SBRA technical amendment = technical foul?
A great Arabic folk idiom describes an all-too-common occurrence: Literally, "he came to apply eye liner to her, but blinded her." [اجا يكحلها عماها izha ikaHil-ha, cama-ha] In other words, someone attempted to improve a situation but ended up ruining it. I believe I've encountered an example in the "technical amendment" made by the CARES Act to the Small Business Reorganization Act of 2019.
As Bob pointed out almost exactly two years ago, the original SBRA definition of a "small business debtor" was designed to keep out large public companies and their subsidiaries, but the language was ... inelegant. The first of two subsections (laid out in Bob's post) excluded companies subject to reporting requirements under the Securities Exchange Act of 1934 (that is, a company with shares widely held by "the public," as defined by the SEC), while an immediately following exclusion applied to such a company that was an affiliate of a debtor (that is, another company already in bankruptcy). Well, whether you're an affiliate of a debtor or not, if you try to file under subchapter V, and you're subject to the '34 Act reporting requirements, you're excluded by the first subsection, so isn't this second provision redundant?
Yes, but ... in 2020, the CARES Act came to put eye liner on this section and blinded it. Rather than fixing this by saying what seems to have been the intention--that an affiliate of a public reporting company cannot file under subchapter V--instead, a "technical amendment" changed the final provision entirely by simply excluding an affiliate of an "issuer, as defined in section 3 of the Securities Exchange Act of 1934." [the same language was inserted in both sections 101(51D)(B)(iii) and 1182, so this change is not temporary]

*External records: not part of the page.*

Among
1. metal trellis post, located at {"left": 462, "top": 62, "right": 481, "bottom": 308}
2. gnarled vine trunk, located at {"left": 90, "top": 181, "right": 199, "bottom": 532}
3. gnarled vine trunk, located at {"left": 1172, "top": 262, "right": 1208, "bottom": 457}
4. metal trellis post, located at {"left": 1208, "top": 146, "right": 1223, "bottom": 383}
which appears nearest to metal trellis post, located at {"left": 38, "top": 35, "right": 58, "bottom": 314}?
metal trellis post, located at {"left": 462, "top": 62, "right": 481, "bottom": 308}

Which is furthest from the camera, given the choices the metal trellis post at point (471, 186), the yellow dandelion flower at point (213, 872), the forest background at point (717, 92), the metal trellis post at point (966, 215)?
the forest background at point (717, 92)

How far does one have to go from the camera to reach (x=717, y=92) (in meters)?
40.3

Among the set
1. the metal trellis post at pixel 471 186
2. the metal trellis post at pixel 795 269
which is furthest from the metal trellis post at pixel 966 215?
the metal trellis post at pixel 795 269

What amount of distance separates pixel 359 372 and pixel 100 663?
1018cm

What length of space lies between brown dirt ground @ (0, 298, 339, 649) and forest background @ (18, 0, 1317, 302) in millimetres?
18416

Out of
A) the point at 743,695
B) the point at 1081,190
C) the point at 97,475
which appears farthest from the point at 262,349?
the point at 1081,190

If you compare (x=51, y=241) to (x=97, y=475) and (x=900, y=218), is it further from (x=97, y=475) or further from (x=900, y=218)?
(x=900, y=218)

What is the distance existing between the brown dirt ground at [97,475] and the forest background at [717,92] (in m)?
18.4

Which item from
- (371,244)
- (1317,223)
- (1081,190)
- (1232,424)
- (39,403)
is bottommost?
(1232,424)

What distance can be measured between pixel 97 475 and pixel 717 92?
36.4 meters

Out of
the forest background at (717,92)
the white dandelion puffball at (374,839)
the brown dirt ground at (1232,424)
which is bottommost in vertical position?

The problem, it seems to me, is that the definition of "issuer" in the '34 Act includes far more than a big, public reporting company--it includes any company that issues so many as one share of stock (or other "security"). The '34 Act is generally about trading of public securities, but that's not the only thing it's about, and the definition of "issuer" in the '34 Act is simply reproduced from the '33 Act, with far broader application.